* **Goal of the exercise**
Continue the mailing-list post about a PostgreSQL outer join query, picking up right after its last line.

* **Excerpted passage**
· · · · · · ·
Re: Simple OUTER JOIN doubt

Lists: pgsql-general
From: Sandro Dentella <sandro(at)e-den(dot)it>
To: pgsql-general(at)postgresql(dot)org
Subject: Simple OUTER JOIN doubt
Date: 2006-10-27 18:48:30
Message-ID: 20061027184830.GA21813@casa.e-den.it
Views: Raw Message | Whole Thread | Download mbox | Resend email
Lists: pgsql-general

I've a very simple task. I thought I knew how to solve it but there's
something I'm surely missing.

I got film and scores for the film. In table "film" and "punteggio"
(score). I want a join returning all the films and the votes
expressed by the user(s). If the user did not vote I want a NULL.

I only get films for which a vote was expressed. My query:

SELECT f.id, f.titolo, p.voto
FROM film_film f
LEFT OUTER JOIN vota_punteggio p
ON (f.id = p.film_id)
WHERE
(p.user_id = 2 OR p.user_id IS NULL)

Can you help me understanding what is wrong?
TIA
sandro
*:-)

cinemino=# \d film_film
Tabella "public.film_film"
Colonna | Tipo | Modificatori
-----------------+------------------------+--------------------------------------------------------
id | integer | not null default nextval('film_film_id_seq'::regclass)
titolo | character varying(100) | not null
regista | character varying(40) |
url_iann | character varying(200) |
url_altri | character varying(200) |
anno | integer |
image | character varying(100) |
durata | integer |
genere_id | integer |
data_proiezione | date |
proposto_da | integer |

cinemino=# \d vota_punteggio
Tabella "public.vota_punteggio"
· · · · · · ·
* **Recorded data**
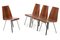 Scandinavian Hardwood Dining Chairs from Glyngøre, 1960s, Set of 4 1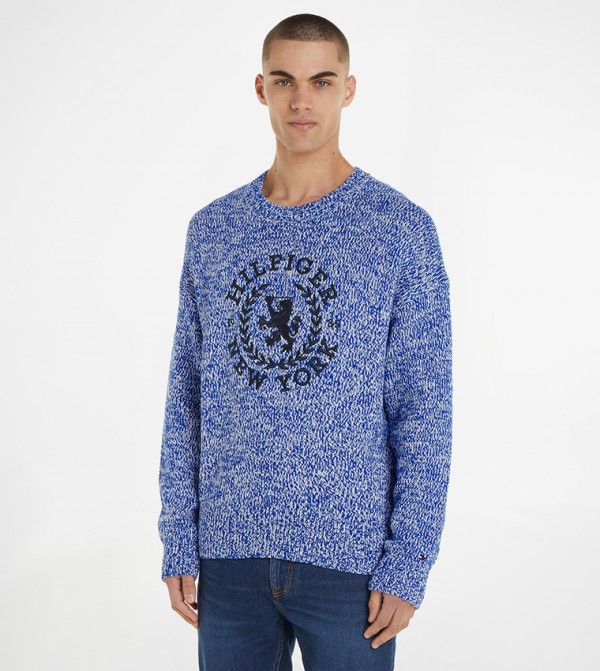 تومي هيلفيغر  ملابس - أزرق Sweaters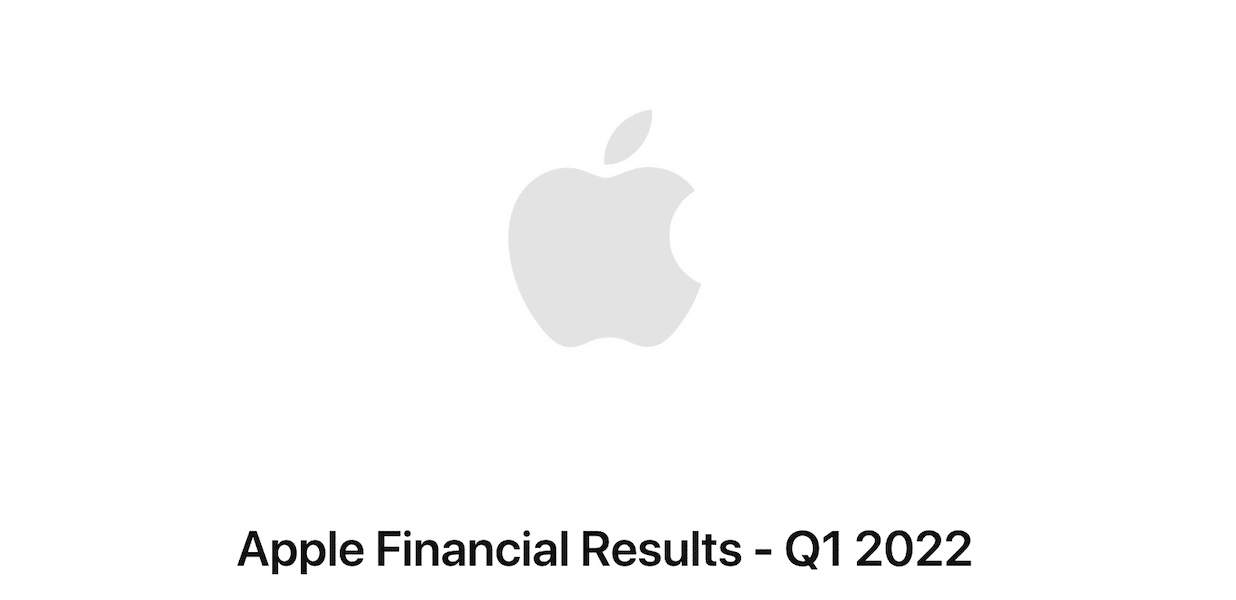 Apple financial results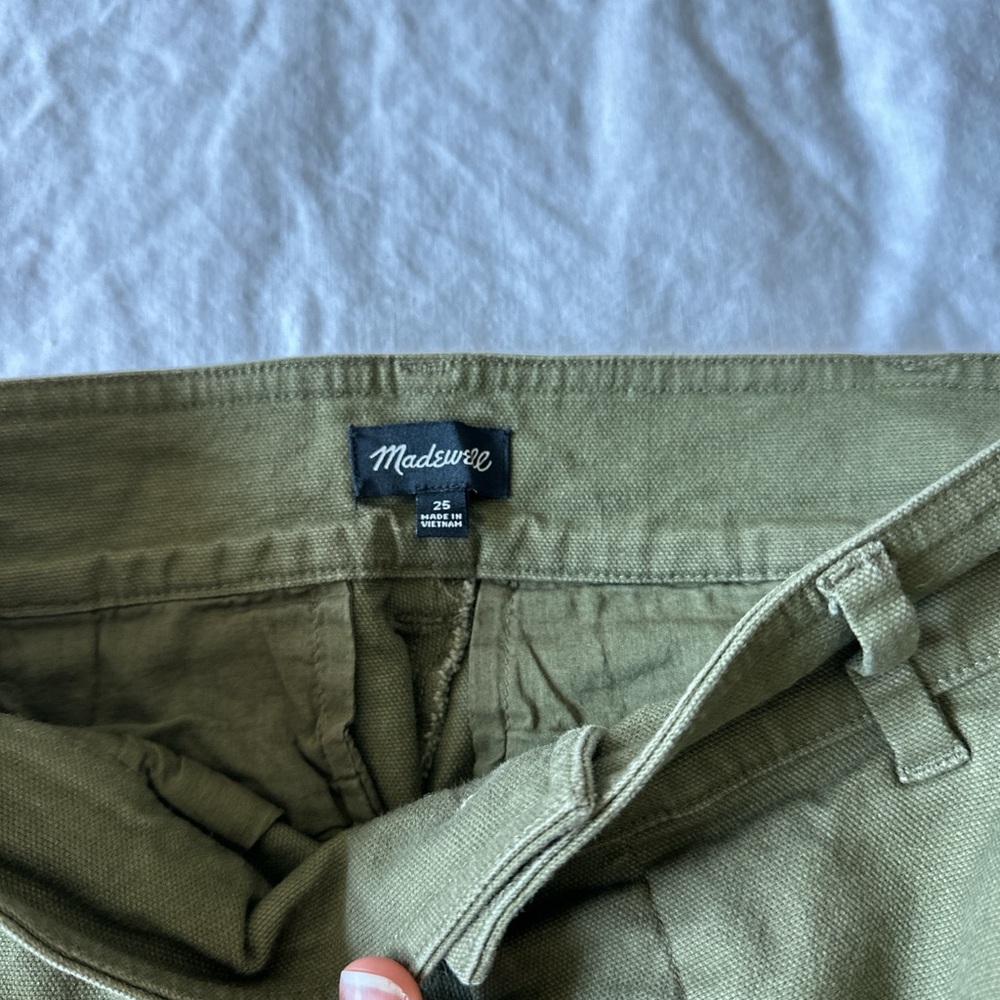 Madewell Womens wide pants in Forest Green - Picture 3 of 3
· · · · · · ·
* **Response area**
Colonna | Tipo | Modificatori
---------+---------+-------------------------------------------------------------
id | integer | not null default nextval('vota_punteggio_id_seq'::regclass)
voto | integer | not null
user_id | integer | not null
film_id | integer | not null

--
Sandro Dentella *:-)
e-mail: sandro(at)e-den(dot)it
http://www.tksql.org TkSQL Home page - My GPL work


From: Russ Brown <pickscrape(at)gmail(dot)com>
To: pgsql-general(at)postgresql(dot)org
Subject: Re: Simple OUTER JOIN doubt
Date: 2006-10-27 19:42:06
Message-ID: 4542610E.9020302@gmail.com
Views: Raw Message | Whole Thread | Download mbox | Resend email
Lists: pgsql-general

Sandro Dentella wrote:
> I've a very simple task. I thought I knew how to solve it but there's
> something I'm surely missing.
>
> I got film and scores for the film. In table "film" and "punteggio"
> (score). I want a join returning all the films and the votes
> expressed by the user(s). If the user did not vote I want a NULL.
>
> I only get films for which a vote was expressed. My query:
>
> SELECT f.id, f.titolo, p.voto
> FROM film_film f
> LEFT OUTER JOIN vota_punteggio p
> ON (f.id = p.film_id)
> WHERE
> (p.user_id = 2 OR p.user_id IS NULL)
>
>
> Can you help me understanding what is wrong?
> TIA
> sandro
> *:-)
>

Looks to me like it is because you're referencing vota_punteggio in the
WHERE clause.

Try something like this:

SELECT f.id, f.titolo, p.voto
FROM film_film f
LEFT OUTER JOIN vota_punteggio p
ON f.id = p.film_id
AND p.user_id = 2

>
>
> cinemino=# \d film_film
> Tabella "public.film_film"
> Colonna | Tipo | Modificatori
> -----------------+------------------------+--------------------------------------------------------
> id | integer | not null default nextval('film_film_id_seq'::regclass)
> titolo | character varying(100) | not null
> regista | character varying(40) |
> url_iann | character varying(200) |
> url_altri | character varying(200) |
> anno | integer |
> image | character varying(100) |
> durata | integer |
> genere_id | integer |
> data_proiezione | date |
> proposto_da | integer |
>
> cinemino=# \d vota_punteggio
> Tabella "public.vota_punteggio"
> Colonna | Tipo | Modificatori
> ---------+---------+-------------------------------------------------------------
> id | integer | not null default nextval('vota_punteggio_id_seq'::regclass)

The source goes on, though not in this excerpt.